▸ Exercise directions
Output everything from the item that begins with "From the provided" down to the last item as a two-column CSV with the headers item_text and answer. Give one row per item, and put each value in its own quoted field with any line breaks replaced by spaces.

▸ Dataset entries
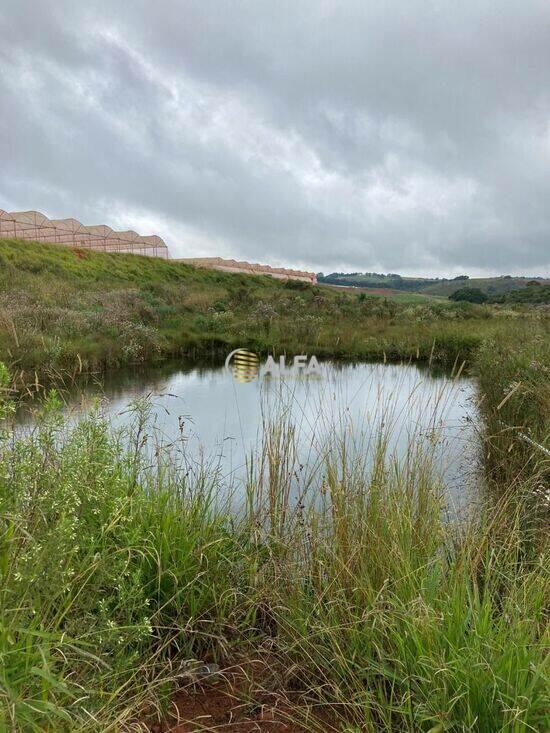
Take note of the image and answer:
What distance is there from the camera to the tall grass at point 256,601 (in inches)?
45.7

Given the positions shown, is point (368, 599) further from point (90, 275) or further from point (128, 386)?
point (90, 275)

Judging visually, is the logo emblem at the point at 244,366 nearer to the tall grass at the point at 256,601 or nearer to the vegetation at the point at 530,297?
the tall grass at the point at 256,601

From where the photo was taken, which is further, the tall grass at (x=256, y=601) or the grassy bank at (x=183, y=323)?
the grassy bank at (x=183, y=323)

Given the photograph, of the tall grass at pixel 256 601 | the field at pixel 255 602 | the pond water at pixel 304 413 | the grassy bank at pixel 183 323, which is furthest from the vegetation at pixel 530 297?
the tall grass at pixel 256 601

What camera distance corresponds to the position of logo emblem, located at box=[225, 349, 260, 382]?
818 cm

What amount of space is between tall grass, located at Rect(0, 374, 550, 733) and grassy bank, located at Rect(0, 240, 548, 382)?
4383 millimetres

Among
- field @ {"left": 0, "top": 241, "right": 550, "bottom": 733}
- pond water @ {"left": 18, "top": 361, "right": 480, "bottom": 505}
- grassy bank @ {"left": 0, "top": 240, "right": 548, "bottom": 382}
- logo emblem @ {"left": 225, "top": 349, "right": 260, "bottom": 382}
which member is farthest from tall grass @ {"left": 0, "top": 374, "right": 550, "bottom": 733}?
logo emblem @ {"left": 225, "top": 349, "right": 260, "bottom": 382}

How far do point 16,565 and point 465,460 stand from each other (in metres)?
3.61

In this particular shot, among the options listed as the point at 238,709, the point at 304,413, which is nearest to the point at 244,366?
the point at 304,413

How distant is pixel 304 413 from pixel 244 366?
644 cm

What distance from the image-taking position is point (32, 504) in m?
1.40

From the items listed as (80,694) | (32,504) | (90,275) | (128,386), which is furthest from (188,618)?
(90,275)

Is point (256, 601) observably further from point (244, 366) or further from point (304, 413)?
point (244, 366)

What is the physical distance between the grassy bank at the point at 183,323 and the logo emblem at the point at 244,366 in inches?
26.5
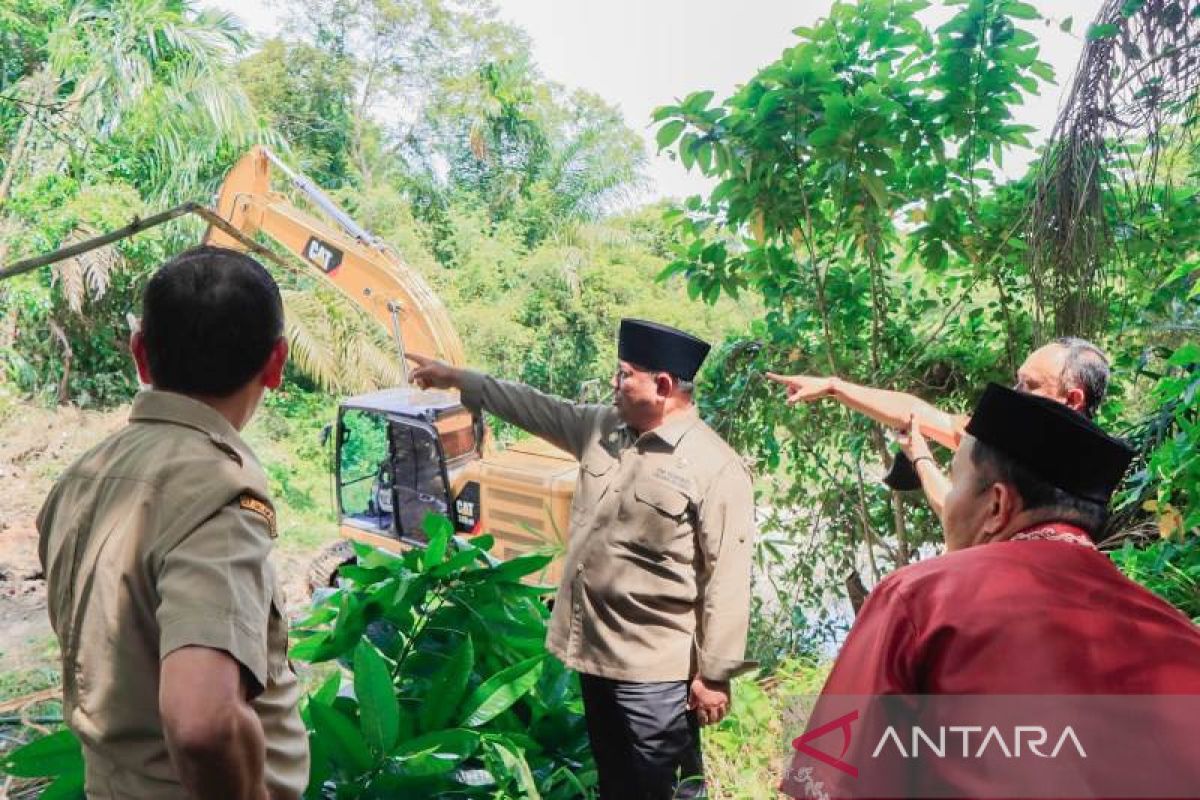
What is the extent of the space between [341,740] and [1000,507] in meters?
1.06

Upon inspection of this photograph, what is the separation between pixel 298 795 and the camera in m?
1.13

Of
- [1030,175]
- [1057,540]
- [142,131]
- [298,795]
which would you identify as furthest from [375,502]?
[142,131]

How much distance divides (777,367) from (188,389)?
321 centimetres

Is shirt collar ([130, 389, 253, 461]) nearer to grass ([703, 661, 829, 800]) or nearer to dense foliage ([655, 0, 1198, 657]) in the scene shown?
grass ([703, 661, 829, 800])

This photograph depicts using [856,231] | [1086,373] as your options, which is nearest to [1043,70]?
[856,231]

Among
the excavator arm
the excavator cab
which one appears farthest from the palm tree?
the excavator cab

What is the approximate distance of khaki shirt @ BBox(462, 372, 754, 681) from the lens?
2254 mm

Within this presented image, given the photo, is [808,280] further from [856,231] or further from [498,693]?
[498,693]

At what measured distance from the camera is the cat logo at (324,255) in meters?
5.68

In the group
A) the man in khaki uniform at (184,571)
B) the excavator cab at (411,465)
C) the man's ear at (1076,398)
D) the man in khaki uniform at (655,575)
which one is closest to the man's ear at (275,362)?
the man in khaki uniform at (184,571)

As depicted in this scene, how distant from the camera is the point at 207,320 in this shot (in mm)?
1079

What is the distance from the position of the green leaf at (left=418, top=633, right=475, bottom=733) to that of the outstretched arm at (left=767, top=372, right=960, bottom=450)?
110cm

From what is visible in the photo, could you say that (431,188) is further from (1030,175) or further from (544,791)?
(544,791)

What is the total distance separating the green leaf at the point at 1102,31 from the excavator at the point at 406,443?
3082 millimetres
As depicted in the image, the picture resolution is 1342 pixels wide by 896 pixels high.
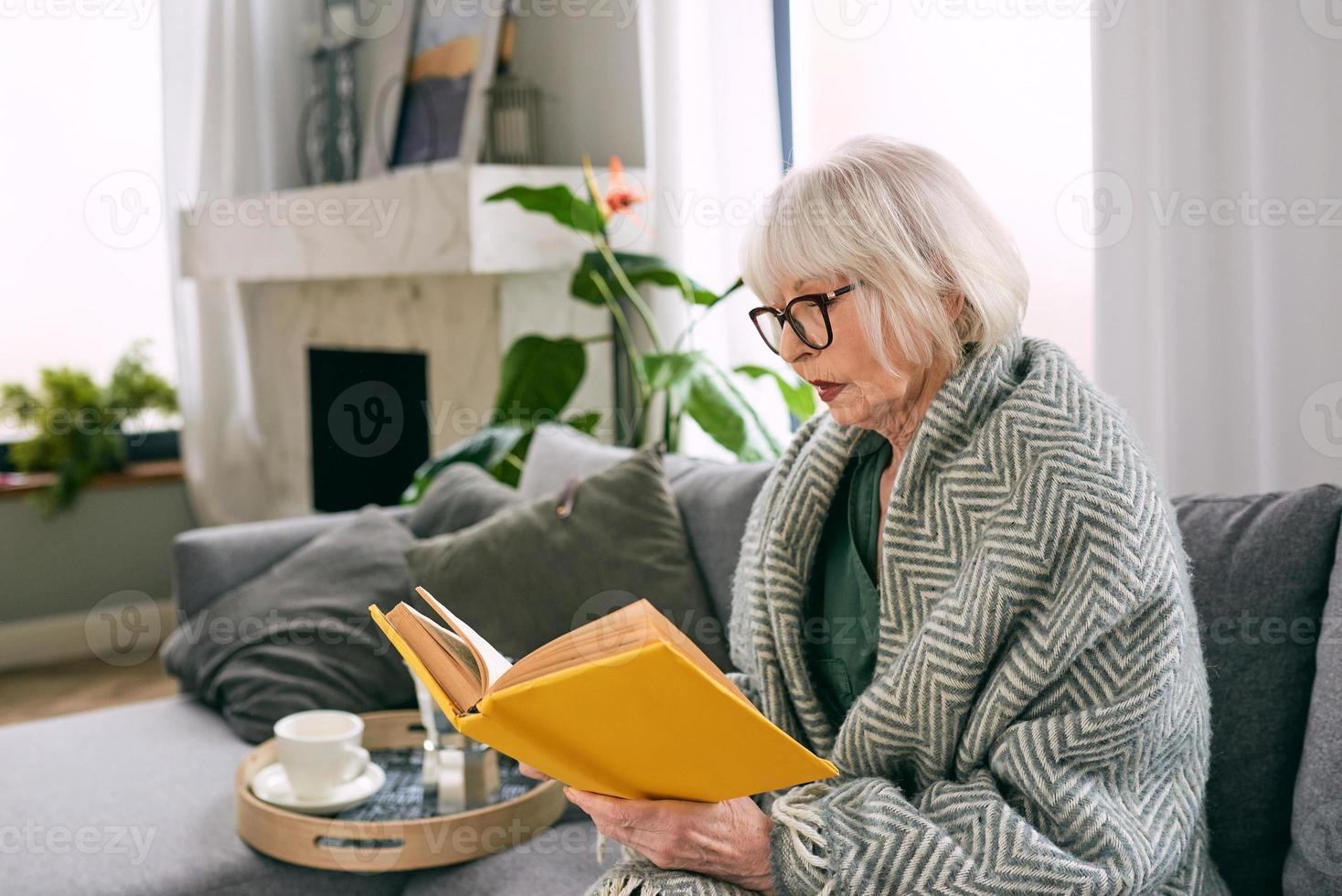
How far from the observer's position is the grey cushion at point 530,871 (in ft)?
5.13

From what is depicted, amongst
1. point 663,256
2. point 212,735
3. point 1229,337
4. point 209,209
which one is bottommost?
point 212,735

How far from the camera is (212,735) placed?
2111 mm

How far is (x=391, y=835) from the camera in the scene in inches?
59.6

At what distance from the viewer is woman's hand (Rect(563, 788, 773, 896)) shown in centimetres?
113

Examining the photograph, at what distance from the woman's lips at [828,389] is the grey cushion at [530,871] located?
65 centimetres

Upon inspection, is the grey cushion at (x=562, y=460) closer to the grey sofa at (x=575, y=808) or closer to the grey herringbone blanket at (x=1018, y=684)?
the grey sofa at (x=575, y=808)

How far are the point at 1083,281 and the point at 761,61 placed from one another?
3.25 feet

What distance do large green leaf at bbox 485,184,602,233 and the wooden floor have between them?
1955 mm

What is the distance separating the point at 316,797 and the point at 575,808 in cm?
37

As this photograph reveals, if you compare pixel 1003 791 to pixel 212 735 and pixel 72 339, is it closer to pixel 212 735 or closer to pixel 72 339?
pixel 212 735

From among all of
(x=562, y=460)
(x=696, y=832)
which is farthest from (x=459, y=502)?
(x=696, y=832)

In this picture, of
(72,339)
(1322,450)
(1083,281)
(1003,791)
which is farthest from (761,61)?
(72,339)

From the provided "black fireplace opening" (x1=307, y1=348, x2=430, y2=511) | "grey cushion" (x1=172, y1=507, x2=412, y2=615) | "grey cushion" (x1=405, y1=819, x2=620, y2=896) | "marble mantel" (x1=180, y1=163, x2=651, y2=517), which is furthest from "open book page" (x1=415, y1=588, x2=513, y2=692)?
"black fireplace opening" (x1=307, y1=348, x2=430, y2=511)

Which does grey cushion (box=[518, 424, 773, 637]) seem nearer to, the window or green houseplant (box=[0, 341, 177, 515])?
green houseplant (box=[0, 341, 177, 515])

▸ Task result
item_text,answer
"From the provided ""black fireplace opening"" (x1=307, y1=348, x2=430, y2=511) | ""grey cushion"" (x1=172, y1=507, x2=412, y2=615) | ""grey cushion"" (x1=405, y1=819, x2=620, y2=896) | ""marble mantel"" (x1=180, y1=163, x2=651, y2=517), which is furthest from ""open book page"" (x1=415, y1=588, x2=513, y2=692)?","""black fireplace opening"" (x1=307, y1=348, x2=430, y2=511)"
"Which does grey cushion (box=[518, 424, 773, 637]) seem nearer to, the window or green houseplant (box=[0, 341, 177, 515])?","green houseplant (box=[0, 341, 177, 515])"